Irrelevante discutir, para efeito de qualificação do título no registro de imóveis, a validade do pacto de retrato em negócios distintos da venda e compra. Com ou sem o pacto, a novação, que gera direito exclusivo de crédito, não ingressa no assento imobiliário. Apenas convém lembrar a precisa lição do Ministro Moreira Alves, para quem, em tal caso, ‘não se tratará propriamente de retrovenda, mas de cláusula que encerra condição resolutiva potestativa (cuja aposição a negócio jurídico é lícita, desde que não vedada por lei especial), a que, em conseqüência, se aplicará a disciplina das condições resolutivas em geral e não as normas que regulam, especialmente, a retrovenda” (A Retrovenda, 2° Edição RT, pág. 116).
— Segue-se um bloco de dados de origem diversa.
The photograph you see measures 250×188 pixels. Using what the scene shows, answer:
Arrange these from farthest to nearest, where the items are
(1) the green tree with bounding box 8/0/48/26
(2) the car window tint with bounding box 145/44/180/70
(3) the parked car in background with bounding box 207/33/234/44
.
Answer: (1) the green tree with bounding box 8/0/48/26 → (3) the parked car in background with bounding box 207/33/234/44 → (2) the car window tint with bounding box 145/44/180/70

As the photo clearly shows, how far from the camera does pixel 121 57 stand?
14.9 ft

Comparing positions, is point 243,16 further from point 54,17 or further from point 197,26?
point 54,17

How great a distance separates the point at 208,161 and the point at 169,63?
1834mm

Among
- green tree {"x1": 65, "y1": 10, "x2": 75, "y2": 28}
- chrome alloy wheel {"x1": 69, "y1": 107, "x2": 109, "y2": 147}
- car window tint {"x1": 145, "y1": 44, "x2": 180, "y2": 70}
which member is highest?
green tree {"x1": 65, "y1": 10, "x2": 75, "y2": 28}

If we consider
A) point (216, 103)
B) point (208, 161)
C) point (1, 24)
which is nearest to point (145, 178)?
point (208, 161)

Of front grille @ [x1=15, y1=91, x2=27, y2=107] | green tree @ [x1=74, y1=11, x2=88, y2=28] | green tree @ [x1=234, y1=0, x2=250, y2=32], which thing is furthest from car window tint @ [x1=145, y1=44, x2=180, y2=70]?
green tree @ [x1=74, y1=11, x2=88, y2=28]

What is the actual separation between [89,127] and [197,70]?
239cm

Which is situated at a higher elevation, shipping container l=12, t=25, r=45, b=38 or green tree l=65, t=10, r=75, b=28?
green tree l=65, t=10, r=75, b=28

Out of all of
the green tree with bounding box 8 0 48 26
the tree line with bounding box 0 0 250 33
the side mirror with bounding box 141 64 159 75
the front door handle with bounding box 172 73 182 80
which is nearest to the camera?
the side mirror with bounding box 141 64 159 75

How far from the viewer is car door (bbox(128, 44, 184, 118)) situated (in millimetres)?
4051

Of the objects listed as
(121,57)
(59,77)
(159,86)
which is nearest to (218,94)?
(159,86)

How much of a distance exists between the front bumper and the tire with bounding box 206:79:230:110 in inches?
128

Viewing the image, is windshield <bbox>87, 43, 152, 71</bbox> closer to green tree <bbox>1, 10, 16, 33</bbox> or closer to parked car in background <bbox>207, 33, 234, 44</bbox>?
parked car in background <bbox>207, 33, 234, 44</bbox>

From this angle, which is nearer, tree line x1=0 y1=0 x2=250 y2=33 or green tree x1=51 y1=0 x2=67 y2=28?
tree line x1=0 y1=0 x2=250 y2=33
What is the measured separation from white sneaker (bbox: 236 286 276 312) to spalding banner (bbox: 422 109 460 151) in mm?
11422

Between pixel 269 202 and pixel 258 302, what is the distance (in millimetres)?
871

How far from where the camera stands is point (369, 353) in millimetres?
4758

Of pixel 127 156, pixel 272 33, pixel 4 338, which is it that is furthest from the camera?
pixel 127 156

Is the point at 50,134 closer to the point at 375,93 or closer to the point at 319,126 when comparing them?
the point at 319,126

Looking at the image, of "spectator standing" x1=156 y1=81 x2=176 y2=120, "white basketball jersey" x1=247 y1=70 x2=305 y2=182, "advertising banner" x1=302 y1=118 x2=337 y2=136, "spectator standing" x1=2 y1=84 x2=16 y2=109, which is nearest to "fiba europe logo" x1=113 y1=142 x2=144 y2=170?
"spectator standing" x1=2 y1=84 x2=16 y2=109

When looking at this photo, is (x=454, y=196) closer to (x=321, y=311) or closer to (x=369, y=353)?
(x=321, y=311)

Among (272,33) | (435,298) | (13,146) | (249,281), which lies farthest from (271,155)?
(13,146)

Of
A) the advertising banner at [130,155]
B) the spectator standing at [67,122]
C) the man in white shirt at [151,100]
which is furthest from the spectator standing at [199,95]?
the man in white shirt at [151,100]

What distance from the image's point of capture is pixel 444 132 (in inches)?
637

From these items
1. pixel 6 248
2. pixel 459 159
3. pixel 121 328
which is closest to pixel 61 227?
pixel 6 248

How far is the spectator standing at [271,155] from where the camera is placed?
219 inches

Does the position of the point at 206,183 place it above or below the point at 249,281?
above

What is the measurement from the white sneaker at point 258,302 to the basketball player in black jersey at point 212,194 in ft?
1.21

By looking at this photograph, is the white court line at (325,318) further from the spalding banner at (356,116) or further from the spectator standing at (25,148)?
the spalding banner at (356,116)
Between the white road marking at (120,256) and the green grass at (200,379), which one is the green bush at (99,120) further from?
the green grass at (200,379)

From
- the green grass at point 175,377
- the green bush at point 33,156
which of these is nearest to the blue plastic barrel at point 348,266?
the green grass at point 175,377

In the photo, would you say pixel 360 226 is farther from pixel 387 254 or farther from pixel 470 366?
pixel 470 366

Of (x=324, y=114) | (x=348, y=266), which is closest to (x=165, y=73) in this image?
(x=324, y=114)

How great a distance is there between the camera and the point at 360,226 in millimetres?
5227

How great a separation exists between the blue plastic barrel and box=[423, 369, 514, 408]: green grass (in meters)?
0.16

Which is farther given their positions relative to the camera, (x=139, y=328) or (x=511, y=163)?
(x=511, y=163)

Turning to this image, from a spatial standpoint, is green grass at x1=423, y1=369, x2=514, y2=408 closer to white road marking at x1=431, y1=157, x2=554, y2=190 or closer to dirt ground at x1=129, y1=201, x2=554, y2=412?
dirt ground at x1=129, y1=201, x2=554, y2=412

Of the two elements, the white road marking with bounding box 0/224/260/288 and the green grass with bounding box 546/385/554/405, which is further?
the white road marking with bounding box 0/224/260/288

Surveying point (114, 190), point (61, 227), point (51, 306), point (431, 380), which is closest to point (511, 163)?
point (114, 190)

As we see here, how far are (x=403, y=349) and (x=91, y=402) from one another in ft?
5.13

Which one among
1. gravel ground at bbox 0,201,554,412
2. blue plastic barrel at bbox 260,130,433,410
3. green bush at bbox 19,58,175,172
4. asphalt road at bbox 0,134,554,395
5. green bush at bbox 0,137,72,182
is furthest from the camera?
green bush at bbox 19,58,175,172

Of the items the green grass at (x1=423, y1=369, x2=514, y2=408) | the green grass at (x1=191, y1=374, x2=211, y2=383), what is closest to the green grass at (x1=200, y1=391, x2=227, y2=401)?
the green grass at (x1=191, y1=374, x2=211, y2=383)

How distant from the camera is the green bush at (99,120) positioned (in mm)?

Em caso semelhante ao ora em exame, embora se tenha encarado o negócio como promessa de dação em pagamento e não como novação, como agora se faz deixou este Conselho Superior da Magistratura fixado que “o mero compromisso de entregar coisa no futuro não tem, sequer, o caráter de pagamento, por isso que inábil à geração de qualquer direito real”. E, mais, que “se a dação em pagamento é forma de transmissão da propriedade imóvel, comporta ser registrada; não, todavia, a mera promessa de dação em pagamento, que, além de não se prestar à transmissão de domínio, tampouco confere direito real ao seu beneficiário, porque não prevista, na lei civil, com tal atributo” (Apelação Cível n° 2272-0 da Comarca da Capital, Rel. Des. Bruno Afonso de André).

Em suma, o negócio jurídico da novação pode gerar aos recorrentes direito de crédito e execução específica para obtenção de sentença substitutiva da vontade da devedora em firmar o contrato definitivo. Somente então haverá título hábil para a criação de direito real e conseqüente ingresso no assento imobiliário.

Nestes temos, negam provimento ao recurso.

Custas na forma da lei.

Participaram do julgamento, com votos Vencedores, os Desembargadores YUSSEF SAID CAHALI, Presidente do Tribunal de Justiça e DIRCEU DE MELLO, Vice-Presidente do Tribunal de Justiça.

São Paulo, 15 de dezembro de 1997.

MÁRCIO MARTINS BONILHA.

Corregedor Geral da Justiça e Relator.